La proximité des électorats du Front national et du Front de gauche : mythe ou réalité ?

Peut-on parler de proximité, voire de porosité entre les électorats du Front de gauche et du Front national ? Dans cette étude très éclairante, Chloé Alexandre démontre que ce « bloc des extrêmes » est, jusqu’à présent, une illusion, à la fois politique, sociologique et électorale.

L’idée que le Front national et le Front de gauche partagent un même électorat et qu’un transfert de voix s’opère entre ces deux candidatures – le plus souvent en faveur du FN – est-elle fondée ou trahit-elle une illusion ? A partir de l’enquête postélectorale 2012 du Cevipof, Chloé Alexandre dénonce un préjugé et fournit une autre explication à l’essor du vote frontiste et à la stagnation de la gauche radicale.

Quel est l’état de la demande d’alternative en France, demande qui est au principe du vote pour le Front de gauche ou le Front national, et comment évolue-t-elle ? Entre 2007 et 2012, la critique du système politique et démocratique, celle qui vise les politiques économiques libérales et la demande de changement dans l’ouverture économique et culturelle n’ont pas connu de véritable hausse, si ce n’est concernant le rejet de la mondialisation.

La demande qui existe sur ces trois dimensions n’est pas portée par le même type d’individus, pas plus que le Front national et le Front de gauche n’attirent les mêmes électeurs. Les électeurs du FN sont caractérisés par leur antisystémisme, antimondialisation, euroscepticisme et xénophobie. Les questions de politiques économiques ne structurent pas le vote FN. Sur le plan sociodémographique, ce vote est surreprésenté chez les ouvriers et employés, habitants de petites villes périphériques, à revenus faibles et peu ou pas diplômés. Ces personnes sont aussi celles qui sont les moins intéressées par la politique, bien que nombreuses à s’auto-déclarer à l’extrême droite.

Les électeurs du Front de gauche sont plus caractérisés, quant à eux, par leur antilibéralisme, antimondialisation et rejet de la xénophobie. Ni l’Europe ni l’antisystémisme ne sont structurants. Le profil sociodémographique est hétérogène, avec une surreprésentation chez les diplômés du supérieur mais aussi chez les individus à faibles et moyens revenus. Le profil politique est plus parlant, quasiment tous s’auto-positionnent à gauche, dont une grosse partie très à gauche.

Les deux électorats sont bien différents et il est ainsi peu probable que le Front national attire vers lui des électeurs du Front de gauche et réciproquement.
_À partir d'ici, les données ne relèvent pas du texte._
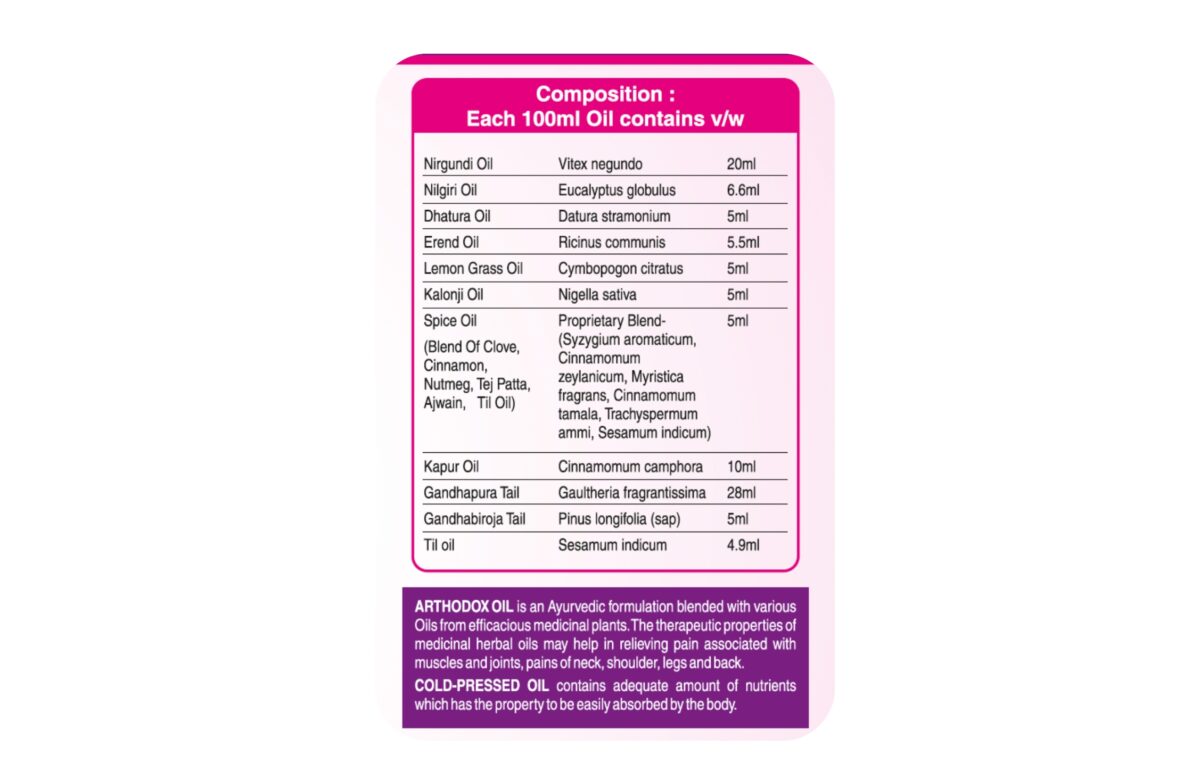 Composition :
Each 100ml Oil contains v/w

| | | |
|---|---|---|
| Nirgundi Oil | Vitex negundo | 20ml |
| Nilgiri Oil | Eucalyptus globulus | 6.6ml |
| Dhatura Oil | Datura stramonium | 5ml |
| Erend Oil | Ricinus communis | 5.5ml |
| Lemon Grass Oil | Cymbopogon citratus | 5ml |
| Kalonji Oil | Nigella sativa | 5ml |
| Spice Oil (Blend Of Clove, Cinnamon, Nutmeg, Tej Patta, Ajwain, Til Oil) | Proprietary Blend- (Syzygium aromaticum, Cinnamomum zeylanicum, Myristica fragrans, Cinnamomum tamala, Trachyspermum ammi, Sesamum indicum) | 5ml |
| Kapur Oil | Cinnamomum camphora | 10ml |
| Gandhapura Tail | Gaultheria fragrantissima | 28ml |
| Gandhabiroja Tail | Pinus longifolia (sap) | 5ml |
| Til oil | Sesamum indicum | 4.9ml |

ARTHODOX OIL is an Ayurvedic formulation blended with various Oils from efficacious medicinal plants. The therapeutic properties of medicinal herbal oils may help in relieving pain associated with muscles and joints, pains of neck, shoulder, legs and back.

COLD-PRESSED OIL contains adequate amount of nutrients which has the property to be easily absorbed by the body.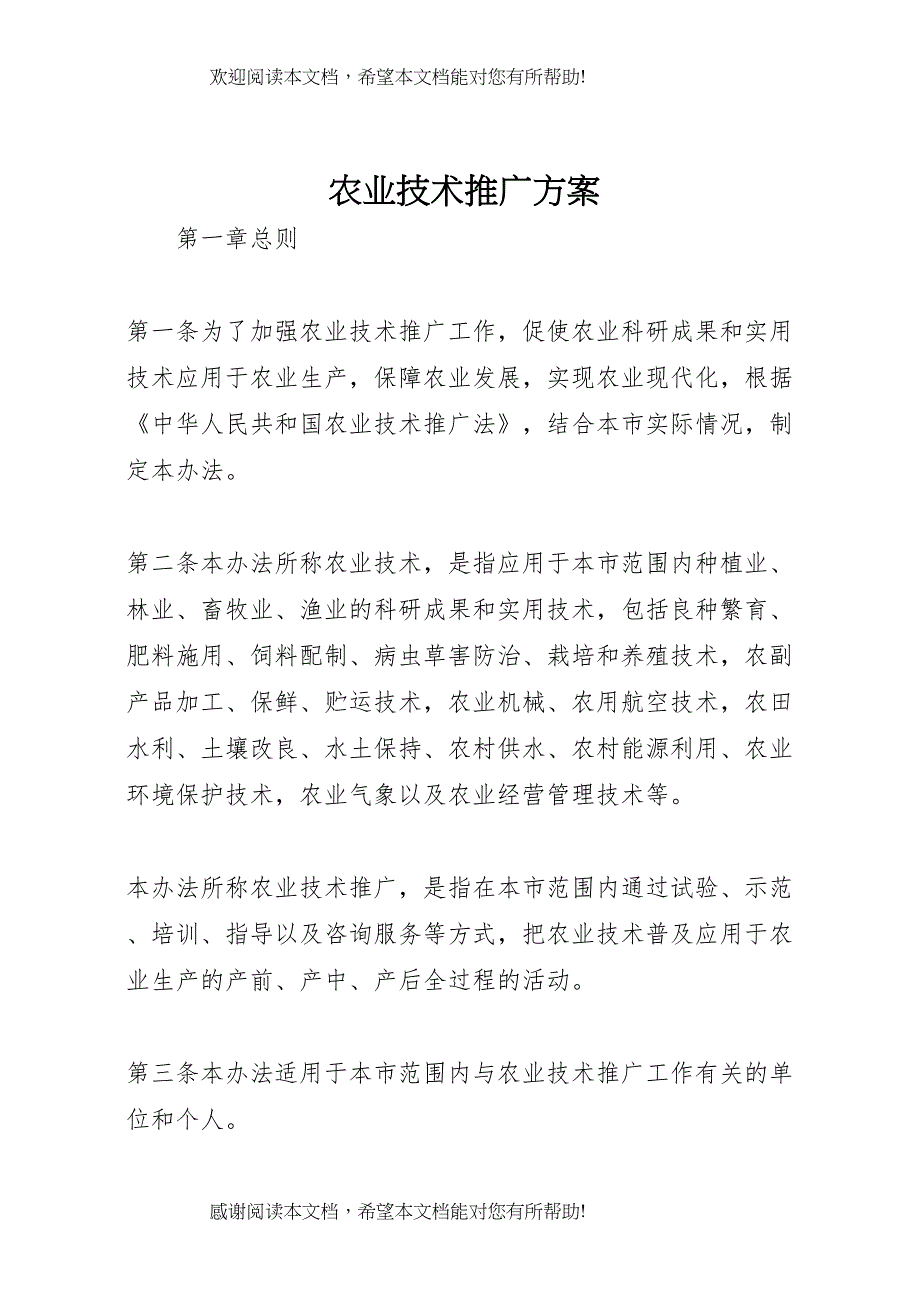 欢迎阅读本文档，希望本文档能对您有所帮助!

农业技术推广方案

第一章总则

第一条为了加强农业技术推广工作，促使农业科研成果和实用技术应用于农业生产，保障农业发展，实现农业现代化，根据《中华人民共和国农业技术推广法》，结合本市实际情况，制定本办法。

第二条本办法所称农业技术，是指应用于本市范围内种植业、林业、畜牧业、渔业的科研成果和实用技术，包括良种繁育、肥料施用、饲料配制、病虫草害防治、栽培和养殖技术，农副产品加工、保鲜、贮运技术，农业机械、农用航空技术，农田水利、土壤改良、水土保持、农村供水、农村能源利用、农业环境保护技术，农业气象以及农业经营管理技术等。

本办法所称农业技术推广，是指在本市范围内通过试验、示范、培训、指导以及咨询服务等方式，把农业技术普及应用于农业生产的产前、产中、产后全过程的活动。

第三条本办法适用于本市范围内与农业技术推广工作有关的单位和个人。

感谢阅读本文档，希望本文档能对您有所帮助!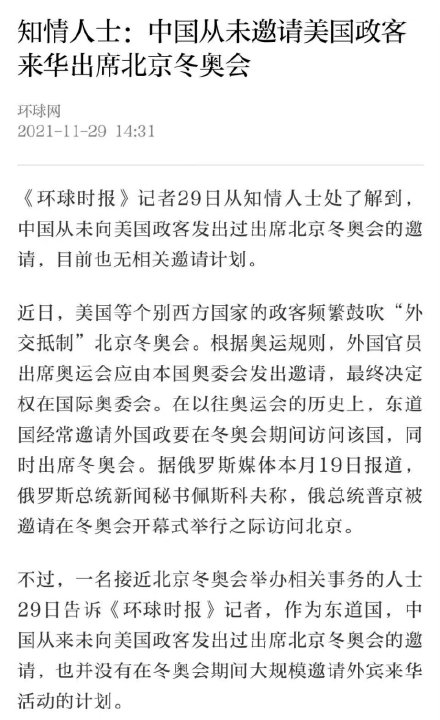 知情人士：中国从未邀请美国政客来华出席北京冬奥会

环球网
2021-11-29 14:31

《环球时报》记者29日从知情人士处了解到，中国从未向美国政客发出过出席北京冬奥会的邀请，目前也无相关邀请计划。

近日，美国等个别西方国家的政客频繁鼓吹“外交抵制”北京冬奥会。根据奥运规则，外国官员出席奥运会应由本国奥委会发出邀请，最终决定权在国际奥委会。在以往奥运会的历史上，东道国经常邀请外国政要在冬奥会期间访问该国，同时出席冬奥会。据俄罗斯媒体本月19日报道，俄罗斯总统新闻秘书佩斯科夫称，俄总统普京被邀请在冬奥会开幕式举行之际访问北京。

不过，一名接近北京冬奥会举办相关事务的人士29日告诉《环球时报》记者，作为东道国，中国从来未向美国政客发出过出席北京冬奥会的邀请，也并没有在冬奥会期间大规模邀请外宾来华活动的计划。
Les divergences sont fortes et sans appel, notamment sur la question de l’immigration, ce qui rend très peu probable une union des « souverainismes des deux bords ».

Malgré les bons résultats de chaque parti lors de l’élection présidentielle 2012, seul le FN conserve une dynamique de conquête, tandis que le résultat du Front de gauche en 2012 apparaît comme une percée conjoncturelle. Comment expliquer cette différence de succès ? Une piste de réponse se trouve dans la capacité de ces mouvements politiques à mobiliser leur électorat potentiel respectif. Tandis que le FN maximise son score dans son électorat potentiel, mobilisant ses électeurs et concentrant sur sa candidature électeurs de droite xénophobes et électeurs antisystème rejetant gauche comme droite, le Front de gauche peine à faire de même avec son propre électorat potentiel de gauche, antilibéral mais non xénophobe. Le Front de gauche est toujours devancé par le Parti socialiste, même dans ses catégories de prédilection.